Well this six year old exists. Her name is Charlotte Figi and she takes weed every single day.
Ok so it might not be what you're thinking, she doesn't exactly sit around smoking joints with her all her friends in the playground. Six year old Charlotte suffers a rare form of epilepsy. After her parents tried and tested all sorts of treatments to cure her three hundred plus seizures a week, including various medications and even a diet consisting of pine cones, they decided to try cannabis.
The medicinal form of the drug that Charlotte uses comes in an oil, which means little Charlotte isn't actually smoking the green stuff. Her parents believe the treatment to be the best method of easing her seizures, bringing them down from over three hundred a week to just two or three. Best of all, the marijuana has brought about a positive change in both Charlotte's physical abilities and social interactions.

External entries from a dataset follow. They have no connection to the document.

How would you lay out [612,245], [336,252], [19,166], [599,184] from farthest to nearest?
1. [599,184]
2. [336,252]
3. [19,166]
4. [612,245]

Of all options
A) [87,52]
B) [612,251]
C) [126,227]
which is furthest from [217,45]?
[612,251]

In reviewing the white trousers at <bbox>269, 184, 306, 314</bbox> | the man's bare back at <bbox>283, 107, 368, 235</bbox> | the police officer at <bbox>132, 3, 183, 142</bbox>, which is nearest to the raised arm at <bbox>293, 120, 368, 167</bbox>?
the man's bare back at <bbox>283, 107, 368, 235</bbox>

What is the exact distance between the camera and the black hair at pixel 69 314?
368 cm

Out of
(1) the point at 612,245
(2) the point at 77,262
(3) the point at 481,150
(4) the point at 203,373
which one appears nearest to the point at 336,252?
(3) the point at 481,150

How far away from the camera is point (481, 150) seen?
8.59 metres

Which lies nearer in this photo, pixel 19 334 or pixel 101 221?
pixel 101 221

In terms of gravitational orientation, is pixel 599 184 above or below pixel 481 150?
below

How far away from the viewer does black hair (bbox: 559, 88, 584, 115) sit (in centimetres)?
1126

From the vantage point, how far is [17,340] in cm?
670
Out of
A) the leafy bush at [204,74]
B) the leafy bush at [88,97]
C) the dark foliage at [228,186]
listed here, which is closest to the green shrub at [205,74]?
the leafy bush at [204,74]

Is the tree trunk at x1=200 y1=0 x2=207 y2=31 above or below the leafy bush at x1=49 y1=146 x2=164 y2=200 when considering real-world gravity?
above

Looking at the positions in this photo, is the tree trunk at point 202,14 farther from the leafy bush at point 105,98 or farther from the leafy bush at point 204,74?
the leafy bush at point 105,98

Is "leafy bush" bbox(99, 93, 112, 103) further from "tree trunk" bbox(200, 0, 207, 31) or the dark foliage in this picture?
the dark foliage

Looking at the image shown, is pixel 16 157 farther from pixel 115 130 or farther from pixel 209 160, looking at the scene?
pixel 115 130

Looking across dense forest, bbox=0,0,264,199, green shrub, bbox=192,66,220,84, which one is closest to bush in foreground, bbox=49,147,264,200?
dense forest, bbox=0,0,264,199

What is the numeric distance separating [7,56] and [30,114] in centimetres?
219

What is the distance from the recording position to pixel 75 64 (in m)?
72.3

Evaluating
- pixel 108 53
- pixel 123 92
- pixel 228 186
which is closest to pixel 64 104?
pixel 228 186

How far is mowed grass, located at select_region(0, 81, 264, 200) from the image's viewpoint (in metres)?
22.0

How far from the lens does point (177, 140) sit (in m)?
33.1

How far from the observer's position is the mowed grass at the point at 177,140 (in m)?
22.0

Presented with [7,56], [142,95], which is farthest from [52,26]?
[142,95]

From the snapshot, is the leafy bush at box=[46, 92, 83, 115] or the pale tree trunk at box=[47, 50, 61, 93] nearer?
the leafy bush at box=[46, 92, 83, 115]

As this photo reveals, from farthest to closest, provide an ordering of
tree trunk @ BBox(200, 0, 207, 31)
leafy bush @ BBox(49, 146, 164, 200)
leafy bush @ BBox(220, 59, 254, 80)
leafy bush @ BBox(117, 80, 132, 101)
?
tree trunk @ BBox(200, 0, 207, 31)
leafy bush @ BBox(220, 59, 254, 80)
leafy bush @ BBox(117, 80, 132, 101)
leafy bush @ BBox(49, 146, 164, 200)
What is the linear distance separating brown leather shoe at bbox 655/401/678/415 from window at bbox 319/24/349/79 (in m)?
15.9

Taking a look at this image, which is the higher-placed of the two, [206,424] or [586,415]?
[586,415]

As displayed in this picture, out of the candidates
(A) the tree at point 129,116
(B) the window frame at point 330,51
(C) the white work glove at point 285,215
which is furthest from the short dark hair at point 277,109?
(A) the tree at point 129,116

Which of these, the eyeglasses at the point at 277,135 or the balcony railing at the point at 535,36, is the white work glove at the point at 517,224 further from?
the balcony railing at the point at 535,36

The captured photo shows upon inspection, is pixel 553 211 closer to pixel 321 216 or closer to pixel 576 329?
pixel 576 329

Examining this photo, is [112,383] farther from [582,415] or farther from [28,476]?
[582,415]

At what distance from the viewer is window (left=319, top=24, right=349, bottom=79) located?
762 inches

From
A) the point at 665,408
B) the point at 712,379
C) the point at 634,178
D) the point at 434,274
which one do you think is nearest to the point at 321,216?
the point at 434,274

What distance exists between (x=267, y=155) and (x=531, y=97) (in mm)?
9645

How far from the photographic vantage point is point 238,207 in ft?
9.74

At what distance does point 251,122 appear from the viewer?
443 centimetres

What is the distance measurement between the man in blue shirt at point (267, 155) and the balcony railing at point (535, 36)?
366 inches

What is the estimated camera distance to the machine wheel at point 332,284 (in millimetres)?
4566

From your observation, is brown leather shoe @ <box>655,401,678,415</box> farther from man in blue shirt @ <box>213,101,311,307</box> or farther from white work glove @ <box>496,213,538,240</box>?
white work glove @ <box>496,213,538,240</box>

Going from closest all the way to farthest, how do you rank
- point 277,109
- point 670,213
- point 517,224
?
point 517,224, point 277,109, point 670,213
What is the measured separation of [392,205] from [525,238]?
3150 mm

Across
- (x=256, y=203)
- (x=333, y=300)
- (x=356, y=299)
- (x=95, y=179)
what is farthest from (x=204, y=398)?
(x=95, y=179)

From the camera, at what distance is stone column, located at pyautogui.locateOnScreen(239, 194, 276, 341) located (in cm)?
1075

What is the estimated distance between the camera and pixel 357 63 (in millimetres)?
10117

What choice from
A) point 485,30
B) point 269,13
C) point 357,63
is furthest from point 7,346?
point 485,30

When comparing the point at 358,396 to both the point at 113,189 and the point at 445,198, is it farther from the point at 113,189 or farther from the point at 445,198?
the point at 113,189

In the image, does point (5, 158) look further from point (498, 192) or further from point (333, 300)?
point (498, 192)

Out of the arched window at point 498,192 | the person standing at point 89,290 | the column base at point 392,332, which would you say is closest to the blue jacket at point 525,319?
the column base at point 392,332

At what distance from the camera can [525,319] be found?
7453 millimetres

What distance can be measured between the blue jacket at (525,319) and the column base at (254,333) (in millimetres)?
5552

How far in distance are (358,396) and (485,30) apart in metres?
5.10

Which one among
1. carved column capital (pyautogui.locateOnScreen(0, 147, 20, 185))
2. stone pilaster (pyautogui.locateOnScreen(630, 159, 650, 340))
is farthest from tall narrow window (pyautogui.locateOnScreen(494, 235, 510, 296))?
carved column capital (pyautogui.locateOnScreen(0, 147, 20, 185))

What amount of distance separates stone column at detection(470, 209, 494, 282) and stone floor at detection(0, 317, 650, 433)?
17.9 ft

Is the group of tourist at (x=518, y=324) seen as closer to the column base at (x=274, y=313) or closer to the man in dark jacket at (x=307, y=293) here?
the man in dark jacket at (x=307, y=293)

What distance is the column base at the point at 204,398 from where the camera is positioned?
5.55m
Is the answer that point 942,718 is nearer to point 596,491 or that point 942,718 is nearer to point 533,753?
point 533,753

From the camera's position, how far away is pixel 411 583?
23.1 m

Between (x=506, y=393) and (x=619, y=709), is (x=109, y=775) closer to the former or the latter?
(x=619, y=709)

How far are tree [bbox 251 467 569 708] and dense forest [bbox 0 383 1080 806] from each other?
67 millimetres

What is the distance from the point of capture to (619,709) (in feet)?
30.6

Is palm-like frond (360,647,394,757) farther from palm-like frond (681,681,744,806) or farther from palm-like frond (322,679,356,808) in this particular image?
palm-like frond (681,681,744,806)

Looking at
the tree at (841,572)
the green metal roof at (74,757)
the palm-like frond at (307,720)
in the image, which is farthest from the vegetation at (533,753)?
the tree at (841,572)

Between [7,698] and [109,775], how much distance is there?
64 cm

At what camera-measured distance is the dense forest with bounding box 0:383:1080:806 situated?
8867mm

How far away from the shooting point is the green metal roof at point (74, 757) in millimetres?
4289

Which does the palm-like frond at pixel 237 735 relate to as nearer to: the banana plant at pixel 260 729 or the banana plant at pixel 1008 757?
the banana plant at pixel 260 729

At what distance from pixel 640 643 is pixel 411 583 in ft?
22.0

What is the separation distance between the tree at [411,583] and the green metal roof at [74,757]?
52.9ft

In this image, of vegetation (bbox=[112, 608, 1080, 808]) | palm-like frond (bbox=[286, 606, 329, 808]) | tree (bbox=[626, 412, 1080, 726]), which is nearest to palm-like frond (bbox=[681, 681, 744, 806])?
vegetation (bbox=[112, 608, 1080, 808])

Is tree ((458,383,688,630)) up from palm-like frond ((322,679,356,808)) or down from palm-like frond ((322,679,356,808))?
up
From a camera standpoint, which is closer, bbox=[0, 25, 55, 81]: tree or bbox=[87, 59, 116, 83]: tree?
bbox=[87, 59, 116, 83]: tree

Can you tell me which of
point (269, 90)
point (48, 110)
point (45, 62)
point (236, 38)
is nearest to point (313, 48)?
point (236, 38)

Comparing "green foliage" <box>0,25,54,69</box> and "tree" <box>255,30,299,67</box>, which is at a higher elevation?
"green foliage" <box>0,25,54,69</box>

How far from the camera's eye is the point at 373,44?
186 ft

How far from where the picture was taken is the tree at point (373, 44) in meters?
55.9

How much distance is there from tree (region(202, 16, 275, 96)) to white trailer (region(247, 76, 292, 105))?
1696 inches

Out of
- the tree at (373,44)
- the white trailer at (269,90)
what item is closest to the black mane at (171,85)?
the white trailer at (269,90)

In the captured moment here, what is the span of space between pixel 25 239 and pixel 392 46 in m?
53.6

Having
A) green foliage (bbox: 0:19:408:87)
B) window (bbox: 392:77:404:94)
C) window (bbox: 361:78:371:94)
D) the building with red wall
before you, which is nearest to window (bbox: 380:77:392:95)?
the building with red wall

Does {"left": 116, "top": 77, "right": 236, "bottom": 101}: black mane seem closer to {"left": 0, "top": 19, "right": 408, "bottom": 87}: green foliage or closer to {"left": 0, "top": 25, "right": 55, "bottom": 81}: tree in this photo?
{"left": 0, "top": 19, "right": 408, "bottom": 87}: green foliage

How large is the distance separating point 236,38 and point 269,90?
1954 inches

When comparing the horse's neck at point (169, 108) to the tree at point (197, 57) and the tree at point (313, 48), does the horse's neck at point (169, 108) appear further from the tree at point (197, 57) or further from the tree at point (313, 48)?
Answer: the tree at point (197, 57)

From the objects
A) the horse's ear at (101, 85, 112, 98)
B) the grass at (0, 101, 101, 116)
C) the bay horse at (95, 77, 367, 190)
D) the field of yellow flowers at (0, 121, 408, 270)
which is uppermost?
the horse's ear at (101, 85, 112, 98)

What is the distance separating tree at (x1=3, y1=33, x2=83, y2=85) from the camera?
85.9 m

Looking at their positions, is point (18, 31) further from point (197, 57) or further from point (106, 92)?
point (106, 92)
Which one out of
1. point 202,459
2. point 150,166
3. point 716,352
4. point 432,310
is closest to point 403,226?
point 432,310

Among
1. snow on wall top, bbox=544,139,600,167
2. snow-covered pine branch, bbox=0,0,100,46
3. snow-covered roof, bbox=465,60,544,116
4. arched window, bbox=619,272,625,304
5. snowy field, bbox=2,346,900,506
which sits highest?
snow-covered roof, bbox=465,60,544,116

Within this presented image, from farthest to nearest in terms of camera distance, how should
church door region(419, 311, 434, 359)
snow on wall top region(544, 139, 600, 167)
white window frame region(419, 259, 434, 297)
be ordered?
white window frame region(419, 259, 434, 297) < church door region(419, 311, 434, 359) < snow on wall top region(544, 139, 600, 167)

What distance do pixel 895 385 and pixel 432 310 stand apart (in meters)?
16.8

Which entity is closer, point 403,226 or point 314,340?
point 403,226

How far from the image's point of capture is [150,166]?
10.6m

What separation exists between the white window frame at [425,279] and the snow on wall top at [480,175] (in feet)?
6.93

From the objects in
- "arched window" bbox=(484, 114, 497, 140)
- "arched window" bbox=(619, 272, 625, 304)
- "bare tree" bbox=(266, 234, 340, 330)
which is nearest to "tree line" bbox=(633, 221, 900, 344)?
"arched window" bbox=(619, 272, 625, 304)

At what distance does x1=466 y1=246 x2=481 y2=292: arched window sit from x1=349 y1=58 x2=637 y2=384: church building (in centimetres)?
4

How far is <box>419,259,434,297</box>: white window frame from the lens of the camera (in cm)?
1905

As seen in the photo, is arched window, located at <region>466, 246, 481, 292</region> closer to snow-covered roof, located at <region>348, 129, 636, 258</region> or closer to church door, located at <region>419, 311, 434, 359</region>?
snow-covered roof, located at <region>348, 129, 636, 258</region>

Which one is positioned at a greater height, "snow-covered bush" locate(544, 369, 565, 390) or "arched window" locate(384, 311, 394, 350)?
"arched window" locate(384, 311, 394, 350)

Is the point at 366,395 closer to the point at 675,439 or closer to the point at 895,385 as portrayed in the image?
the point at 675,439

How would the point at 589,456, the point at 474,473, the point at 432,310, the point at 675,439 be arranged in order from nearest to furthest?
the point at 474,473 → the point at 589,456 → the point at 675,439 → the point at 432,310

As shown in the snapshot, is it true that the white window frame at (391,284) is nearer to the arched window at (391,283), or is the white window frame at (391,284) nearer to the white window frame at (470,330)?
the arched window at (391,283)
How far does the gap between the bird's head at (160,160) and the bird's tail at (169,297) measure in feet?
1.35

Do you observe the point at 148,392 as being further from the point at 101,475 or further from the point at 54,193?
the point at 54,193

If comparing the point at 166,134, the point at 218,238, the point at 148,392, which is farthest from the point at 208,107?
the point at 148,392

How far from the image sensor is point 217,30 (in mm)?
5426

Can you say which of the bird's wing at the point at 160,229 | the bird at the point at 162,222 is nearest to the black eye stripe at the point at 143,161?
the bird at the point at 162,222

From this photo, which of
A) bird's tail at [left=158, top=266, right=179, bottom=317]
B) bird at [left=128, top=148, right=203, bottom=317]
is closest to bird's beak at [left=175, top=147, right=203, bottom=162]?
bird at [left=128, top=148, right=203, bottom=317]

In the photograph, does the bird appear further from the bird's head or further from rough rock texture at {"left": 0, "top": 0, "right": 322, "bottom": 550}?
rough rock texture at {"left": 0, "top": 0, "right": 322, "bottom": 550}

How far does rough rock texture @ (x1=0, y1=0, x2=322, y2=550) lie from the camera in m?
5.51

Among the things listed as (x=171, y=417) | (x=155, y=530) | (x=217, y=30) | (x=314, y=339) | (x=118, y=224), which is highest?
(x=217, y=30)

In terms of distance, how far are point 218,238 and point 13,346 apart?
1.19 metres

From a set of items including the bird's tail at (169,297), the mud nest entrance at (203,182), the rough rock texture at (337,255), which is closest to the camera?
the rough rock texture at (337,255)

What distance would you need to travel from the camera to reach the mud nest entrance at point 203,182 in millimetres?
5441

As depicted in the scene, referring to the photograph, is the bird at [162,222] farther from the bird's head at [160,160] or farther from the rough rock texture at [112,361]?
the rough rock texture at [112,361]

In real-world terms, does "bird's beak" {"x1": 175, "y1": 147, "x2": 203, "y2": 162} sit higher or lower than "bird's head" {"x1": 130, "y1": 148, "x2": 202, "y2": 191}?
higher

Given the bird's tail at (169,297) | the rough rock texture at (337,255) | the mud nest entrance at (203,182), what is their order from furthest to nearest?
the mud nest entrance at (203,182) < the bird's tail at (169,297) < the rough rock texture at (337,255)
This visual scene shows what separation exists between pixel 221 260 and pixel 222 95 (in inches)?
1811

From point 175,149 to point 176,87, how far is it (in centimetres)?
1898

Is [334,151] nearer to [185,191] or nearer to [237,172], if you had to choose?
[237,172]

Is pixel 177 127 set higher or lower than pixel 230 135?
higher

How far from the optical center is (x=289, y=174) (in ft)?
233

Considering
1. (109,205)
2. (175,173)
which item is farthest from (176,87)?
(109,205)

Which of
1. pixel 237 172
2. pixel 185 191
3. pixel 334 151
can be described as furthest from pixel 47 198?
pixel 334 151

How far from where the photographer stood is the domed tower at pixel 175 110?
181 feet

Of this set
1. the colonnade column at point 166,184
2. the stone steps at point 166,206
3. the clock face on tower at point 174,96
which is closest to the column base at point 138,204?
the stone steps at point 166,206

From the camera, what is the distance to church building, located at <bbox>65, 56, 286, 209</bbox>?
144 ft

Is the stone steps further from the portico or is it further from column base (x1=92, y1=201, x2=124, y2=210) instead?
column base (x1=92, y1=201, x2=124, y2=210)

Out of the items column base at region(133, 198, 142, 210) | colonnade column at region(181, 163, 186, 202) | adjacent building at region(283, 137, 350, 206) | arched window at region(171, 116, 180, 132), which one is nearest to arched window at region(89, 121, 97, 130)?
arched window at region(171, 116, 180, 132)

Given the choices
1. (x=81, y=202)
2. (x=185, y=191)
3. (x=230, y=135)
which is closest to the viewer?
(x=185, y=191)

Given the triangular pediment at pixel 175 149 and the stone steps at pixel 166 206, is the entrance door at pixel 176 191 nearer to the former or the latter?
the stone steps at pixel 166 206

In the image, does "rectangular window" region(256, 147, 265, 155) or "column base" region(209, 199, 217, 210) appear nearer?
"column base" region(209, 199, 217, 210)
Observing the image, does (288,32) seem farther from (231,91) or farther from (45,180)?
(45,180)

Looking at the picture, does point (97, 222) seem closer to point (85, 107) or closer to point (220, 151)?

From initially not being able to walk, talk or even swallow, Charlotte can now dance, paint and play like any other girl her age should have the chance to do. Now she even enjoys physical activities such as skiing and horse riding.
It's not just Charlotte that benefits from this treatment. In Colorado, children as young as one are also benefitting from the treatment. The custom developed strain that is used to treat Charlotte and other young children has been appropriately named 'Charlotte's Web', after the girl whose life it has helped to change. The company who developed this specific strain of the drug has also set up a non-profit charity, 'Realm of Caring', to help desperate parents who too want to help their children, by encouraging and paying for families to move to Colorado where the use of Marijuana has been made legal.
Charlotte's case has helped to fuel the already big debate in America as to whether or not the drug should be made legal under federal law. A number of U.S states have already decriminalized the drug but to varying degrees. Where states such as California and Hawaii among others allow the sale of marijuana for medical use only, in 2012 both Colorado and Washington legalised the recreational use of the drug.
It may be a controversial form of medication, especially in the case of children as young as Charlotte but so long as it's changing lives for the better, who cares?